Georges & Tchang par belzaran
Hergé a laissé des générations dans la frustration en refusant que soient poursuivies les aventures de Tintin et Milou. Du coup, les parodies, pastiches, hommages, fan-arts se distribuent sous le manteau, la société Moulinsart étant particulièrement attentive à tout ce qui peut se faire en la matière. C’est donc un véritable numéro d’équilibriste que pratique Laurent Colonnier en publiant une biographie (très) romancée d’Hergé… Intitulée Georges & Tchang, elle narre la rencontre d’Hergé (alias Georges Rémy) et de Tchang (qui le conseilla sur « Le Lotus Bleu). Une rencontre particulière, puisqu’elle est sous-titrée « une histoire d’amour au vingtième siècle ». Ainsi, le communiqué de presse de 12bis, éditeur de l’ouvrage, se garde bien de faire le lien avec l’illustre dessinateur.
On retrouve donc Georges dans les années 30, alors qu’il va dessiner une nouvelle bande-dessinée de son « personnage ». Après ses premiers ouvrages, il souhaite se documenter et va rencontrer Tchang, un étudiant sculpteur, afin de mieux cerner le pays. Ce dernier, communiste léger, va en profiter pour faire passer les idées de propagande de son pays. Mais une vraie complicité s’engage entre les deux hommes.
« Georges & Tchang » vaut avant tout pour les nombreux clins d’œil à la vie d’Hergé. Tout y passe. La logeuse qui donna la Castafiore, l’ami sourd qui donna le Professeur Tournesol, la visite du château qui lui inspira « L’Île Noire »… Le fan de « Tintin » en aura pour son argent. Hélas, c’est le seul véritable intérêt de l’ouvrage. Certes, c’est un plaisir de voir toutes les allusions amenées dans ce livre sans qu’une seule fois la ligne rouge de la référence ne soit franchie. Mais la biographie en elle-même, romancée, perd un peu de son intérêt. Car à bourrer le tout de références, on se perd dans la véracité du propos. Le livre oscille un peu entre biographie et hommage, ce qui n’est pas forcément la même chose.
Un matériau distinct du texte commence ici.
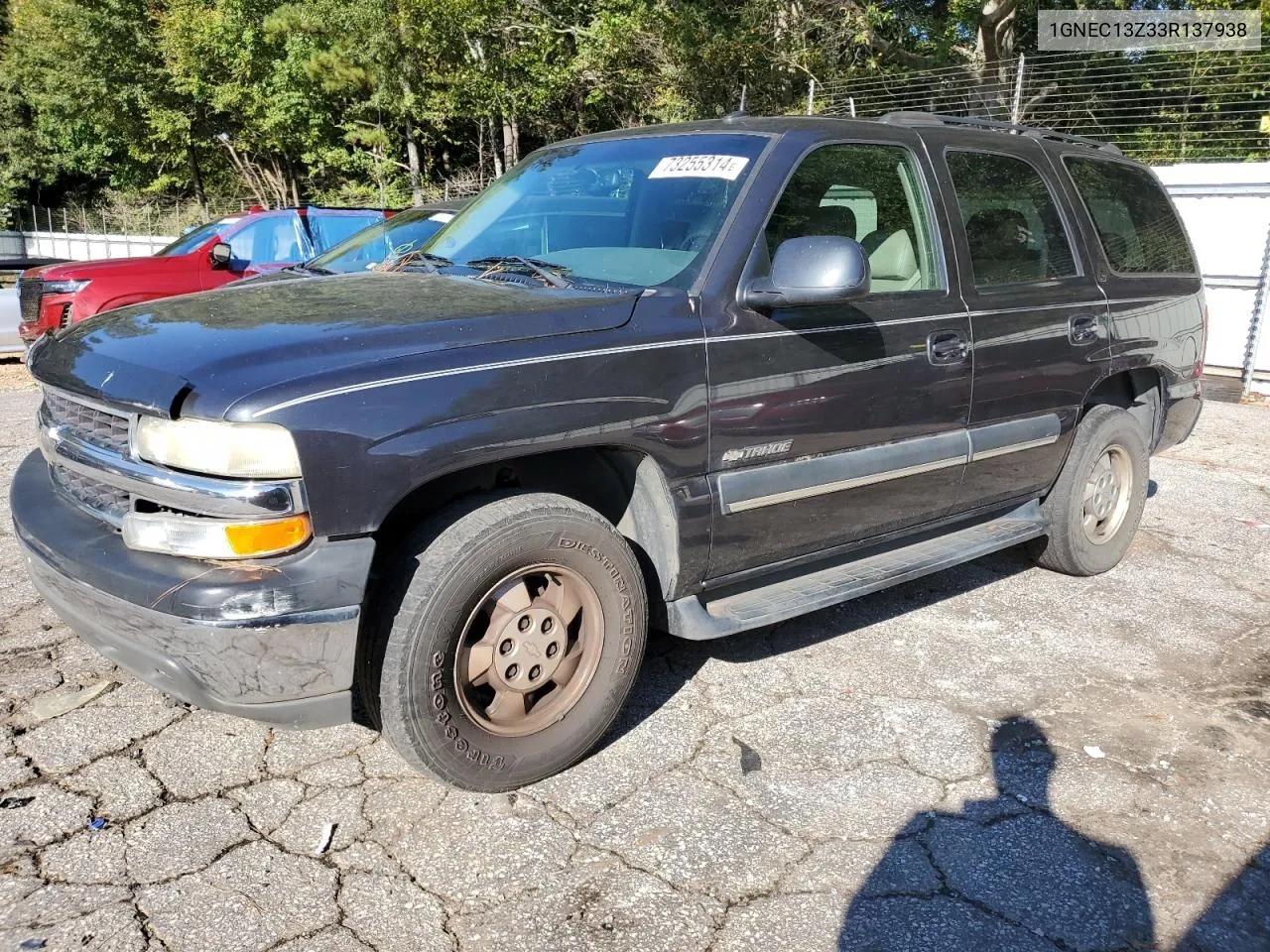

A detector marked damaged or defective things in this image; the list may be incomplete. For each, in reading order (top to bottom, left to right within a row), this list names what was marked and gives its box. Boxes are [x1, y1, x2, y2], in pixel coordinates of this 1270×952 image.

cracked asphalt [0, 359, 1262, 952]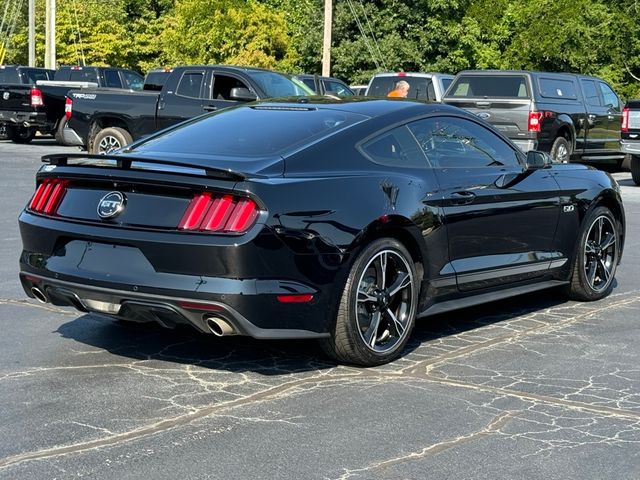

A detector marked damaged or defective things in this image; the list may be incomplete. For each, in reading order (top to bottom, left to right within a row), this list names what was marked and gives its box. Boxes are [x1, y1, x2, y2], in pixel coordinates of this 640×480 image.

cracked pavement [1, 141, 640, 478]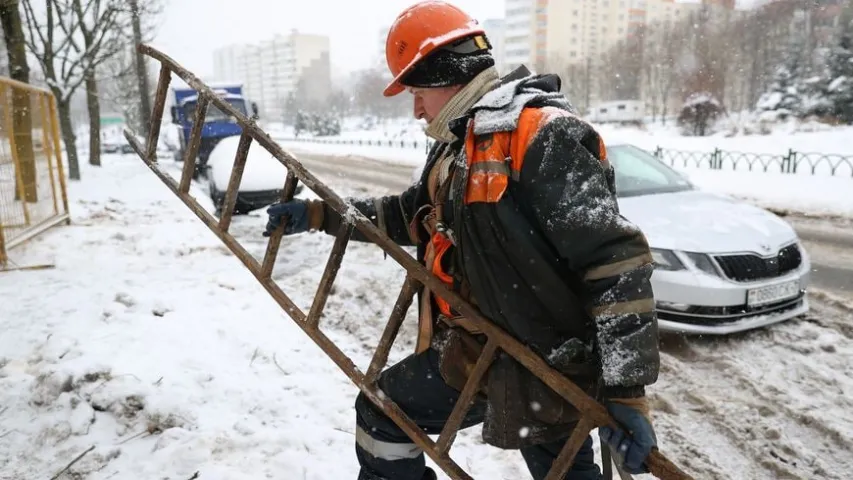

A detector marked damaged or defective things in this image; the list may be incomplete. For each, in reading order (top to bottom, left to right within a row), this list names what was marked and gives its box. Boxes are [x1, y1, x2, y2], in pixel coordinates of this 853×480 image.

rusty metal frame [125, 42, 692, 480]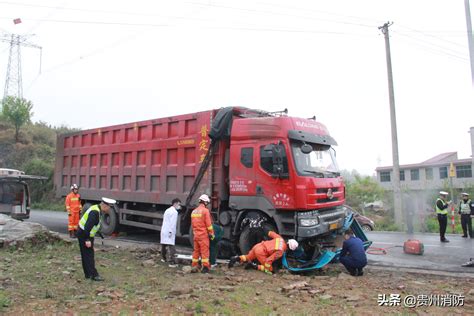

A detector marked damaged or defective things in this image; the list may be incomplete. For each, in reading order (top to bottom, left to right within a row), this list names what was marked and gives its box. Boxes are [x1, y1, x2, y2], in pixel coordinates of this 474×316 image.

crushed vehicle [0, 168, 47, 220]
crushed vehicle [53, 107, 368, 266]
Malgré tout, la lecture est plaisante, bien qu’un peu verbeuse. Relever les allusions à l’œuvre d’Hergé est un véritable plaisir et il n’est pas rare de sourire aux propos du dessinateur. On retrouve même des scènes copiées sur « Tintin » (notamment cette tuile jetée d’un quai qui tombe sur quelqu’un en contrebas dans sa barque). Surtout que Laurent Colonnier n’y va pas de main morte sur Hergé. Traité régulièrement de fasciste par les autres, il est ensuite homosexuel, intolérant et surtout, semble très influençable…
Le dessin de Colonnier s’éloigne de la ligne claire et propose quelque chose de différent et c’est tant mieux. Les décors sont fouillés, les personnages réussis et reconnaissables. Quant à la colorisation en niveaux de gris, elle est très élégante et met bien en valeur le trait. Cependant, le manque d’action rend le tout un peu statique parfois.
« George & Tchang » est une œuvre finalement particulière. Si vous aimez relever des références et des anecdotes, vous adorerez cet ouvrage. Par contre, n’y cherchez rien de plus, vous seriez déçu. Un beau travail d’équilibriste.